### TEXT

DETAILED DESCRIPTION

[0016] The invention relates to inhalable formulations of N-desmethyl imatinib and salts thereof. N-desmethyl imatinib is the primary active metabolite of imatinib formed when imatinib undergoes demethylation by the cytochrome P450 (CYP) isomer CYP3A4. N-desmethyl imatinib has the following structure:

##STR00001##

[0017] The methods and compositions described herein provide greater concentrations of N-desmethyl imatinib in target lung tissue than obtained with equivalent doses administered orally or through IV. Furthermore, N-desmethyl imatinib has been found to exhibit the same potency as the imatinib parent compound but exhibits an increased half-life relative to the parent imatinib compound. Accordingly, inhalable formulations of N-desmethyl imatinib as described herein provide therapeutic benefits with reduced risk of adverse events through more efficient delivery to and longer residence in the effected tissue relative to conventional oral or IV administration of imatinib mesylate.

[0018] Thus, the invention provides improved treatment methods for life threatening disease that were heretofore too risky for practical application.

[0019] In certain embodiments, compounds of the invention include formulations of N-desmethyl imatinib or salts thereof. In preferred embodiments, N-desmethyl imatinib is used in a formulation (either in dry powder or suspension) for inhalation to treat a condition of the pulmonary cardiovascular system such as PAH. Certain salt forms are also contemplated. In various embodiments, salts contemplated herein include glycollate, isethionate, malonate, tartrate, and malate. Other salt forms contemplated herein are xinafoate, furoate, trifenatate, HCl, sulfate, phosphate, lactate, maleate, fumarate, succinate, adipate, and citrate

[0020] In various embodiments, micronized N-desmethyl imatinib and salts thereof retain crystallinity, even after micronization and spray drying (as discussed in detail below). Of particular note is, by suspending micronized N-desmethyl imatinib particles in a solution as opposed to solubilizing, the desired crystalline form and low amorphous content obtained during micronization is carried through to the spray-dried inhalable powder because the N-desmethyl imatinib crystals are not dissolved in the solution to a significant degree.

######
### GIVEN DATA

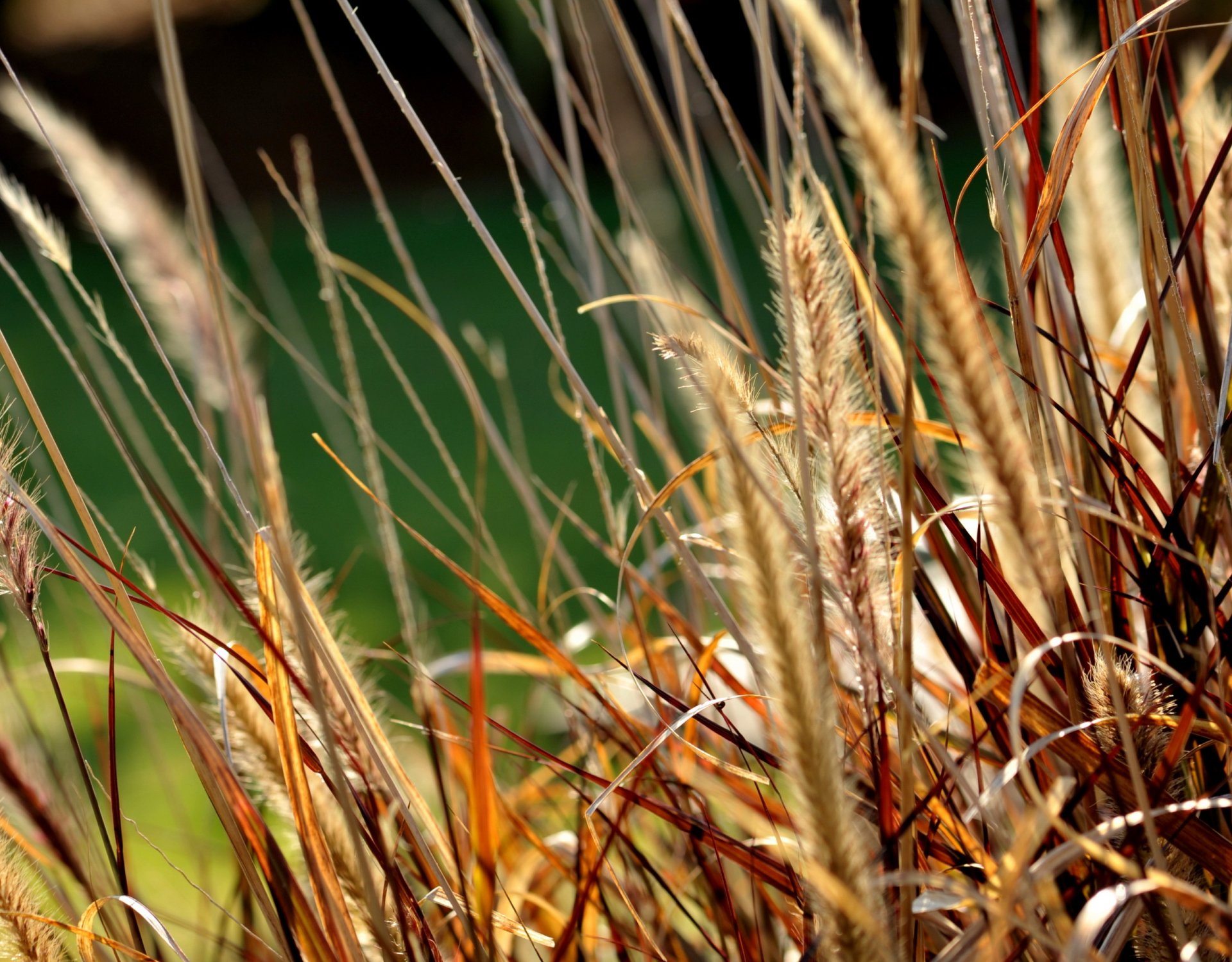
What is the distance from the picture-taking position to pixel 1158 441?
39 centimetres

######

◆ TASK INSTRUCTIONS: Extend the patent description of inhalable N-desmethyl imatinib formulations, picking up after its final sentence.

◆ RESULT FOR THIS EXERCISE:
[0021] In various embodiments, N-desmethyl imatinib or salts thereof are provided in dry powder formulations for inhalation. Dry powder can be administered via, for example, dry powder inhalers such as described in Berkenfeld, et al., 2015, Devices for Dry Powder Drug Delivery to the Lung, AAPS PharmaSciTech, 16(3):479-490, incorporated herein by reference. Dry powder compounds may be divided into single doses for single, twice daily, three times daily, or four times daily inhalation to treat disorders such as PAH or other conditions of the pulmonary cardiovascular system. The single doses may be divided into individual capsules or other formats compatible with the dry powder inhaler to be used.

[0022] In other embodiments, N-desmethyl imatinib suspensions having the characteristics described herein (e.g., low polymorphism and amorphous content) can be delivered via inhalation using, for example, a nebulizer. N-desmethyl imatinib suspensions may offer advantages over solutions as discussed below. For nebulized suspensions, micronization and particle diameter may be of particular importance for efficient delivery and N-desmethyl imatinib may be preferably micronized to a mass median diameter of 2 .mu.m or less. The suspension solution for nebulizer inhalation can be aqueous and doses may be divided into individual containers or compartments for sterile storage prior to use.

[0023] Micronized N-desmethyl imatinib particle size can range from about 0.5 .mu.m to about 5 .mu.m depending on application (e.g., dry powder or suspension for inhalation). In preferred embodiments the size range is about 1 .mu.m to about 3 .mu.m in dry powder formulations to achieve deep lung penetration.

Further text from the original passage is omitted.